La serata del 21!

26 07 2009

Non ero presente alla riunione del 21, ma posto il commento di una partecipante (Leda)

Salve a tutti,
vi ragguaglio sulla interessante riunione del Comitato ambiente e salute di ieri sera 21.07.
Il tema era la raccolta differenziata porta a porta in quanto oggi 22 si teneva una riunione dei Comuni della Valle Samoggia su questo tema e hanno richiesto suggerimenti al comitato. Era presente la Dott.ssa Manuela Ruggeri, la quale ha approfondito queste tematiche durante il suo Assessorato all’Ambiente nel Comune di Monte S. Pietro.
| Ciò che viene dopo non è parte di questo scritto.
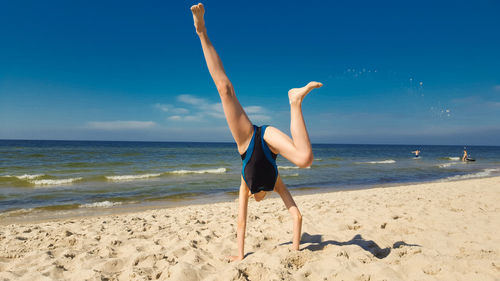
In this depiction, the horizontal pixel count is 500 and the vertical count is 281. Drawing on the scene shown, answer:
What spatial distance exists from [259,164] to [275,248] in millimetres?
1767

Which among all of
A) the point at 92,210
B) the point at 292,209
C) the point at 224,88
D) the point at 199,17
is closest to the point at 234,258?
the point at 292,209

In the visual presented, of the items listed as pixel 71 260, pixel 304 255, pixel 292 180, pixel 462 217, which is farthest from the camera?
pixel 292 180

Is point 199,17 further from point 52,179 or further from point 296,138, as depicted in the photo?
point 52,179

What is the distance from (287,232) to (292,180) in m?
11.5

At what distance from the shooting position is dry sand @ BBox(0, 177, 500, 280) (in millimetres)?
3055

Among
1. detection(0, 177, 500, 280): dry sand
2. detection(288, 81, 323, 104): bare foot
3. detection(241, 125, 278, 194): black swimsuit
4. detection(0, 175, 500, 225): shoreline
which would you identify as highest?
detection(288, 81, 323, 104): bare foot

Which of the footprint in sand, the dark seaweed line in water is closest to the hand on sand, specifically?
the footprint in sand

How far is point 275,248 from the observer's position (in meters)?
3.95

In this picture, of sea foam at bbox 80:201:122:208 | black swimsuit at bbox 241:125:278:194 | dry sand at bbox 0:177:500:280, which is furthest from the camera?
sea foam at bbox 80:201:122:208

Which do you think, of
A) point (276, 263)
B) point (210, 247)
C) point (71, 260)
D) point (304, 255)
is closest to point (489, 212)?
point (304, 255)

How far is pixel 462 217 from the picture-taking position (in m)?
5.69

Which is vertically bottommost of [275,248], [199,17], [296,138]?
[275,248]

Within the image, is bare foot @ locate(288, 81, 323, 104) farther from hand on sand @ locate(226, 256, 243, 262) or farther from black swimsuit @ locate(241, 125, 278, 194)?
hand on sand @ locate(226, 256, 243, 262)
Ha illustrato la loro esperienza molto positiva e abbiamo anche analizzato le differenti esperienze di Monteveglio e Savignano.
Le conclusioni che io ne ho tratto sono le seguenti:
L’esperienza di Monte S. Pietro ha portato alla conclusione che il sistema porta a porta non solo ha grande valenza ambientale, ma anche economica perché a conti fatti conviene di più rispetto alla raccolta tradizionale. Se il porta a porta ha un iniziale costo per in bidoncini (Monteveglio) o i più economici sacchi (Monte) e per la raccolta più capillare e frequente, ha per contro un grandissimo risparmio sul fronte smaltimento in quanto portare i rifiuti in discarica o all’inceneritore costa molto di più.
Tenete presente che una discarica richiede, una volta esaurita, una costante manutenzione per i 30 anni successivi (!). Anche l’inceneritore comunque produce il 30% di rifiuti speciali dovuti alla combustione.
Qui il grosso problema (politico) è che il gestore unico sia per la raccolta differenziata, sia per quella indifferenziata è lo stesso e cioè HERA , ne deriva di conseguenza che Hera, che gestisce discariche e inceneritori, non ha interesse a che i Comuni differenzino i rifiuti perché ha bisogno di spazzatura per alimentare i suoi inceneritori e discariche.
Quindi Hera osteggia il porta a porta, non ha interesse.
Ci siamo posti anche il quesito, ma il differenziato che fine fa? Sembra che la carta venga caricata in continers e spedita in Cina (!) , è pazzesco!
Di qui la necessità di favorire in Italia quelle aziende che producono prodotti da materiale riciclato per fare mercato e creare le condizioni a che il materiale da riciclo rimanga in Italia.
Conclusione:
1) Hera ha la convenzione fino al 2011 dopo di che i Comuni dovrebbero unirsi in consorzio e gestire da sé la raccolta; dove è stato sperimentato questo sistema (e ieri sera sono stati citati esempi concreti) i risultati sono stati ottimi. Grosso problema politico: i nostri amministratori avranno le palle di escludere Hera sapendo chi sono i suoi azionisti?
2) Fare pressione affinché i Comuni diano il buon esempio e facciano acquisti di prodotti eco-compatibili (carta, arredi ecc….).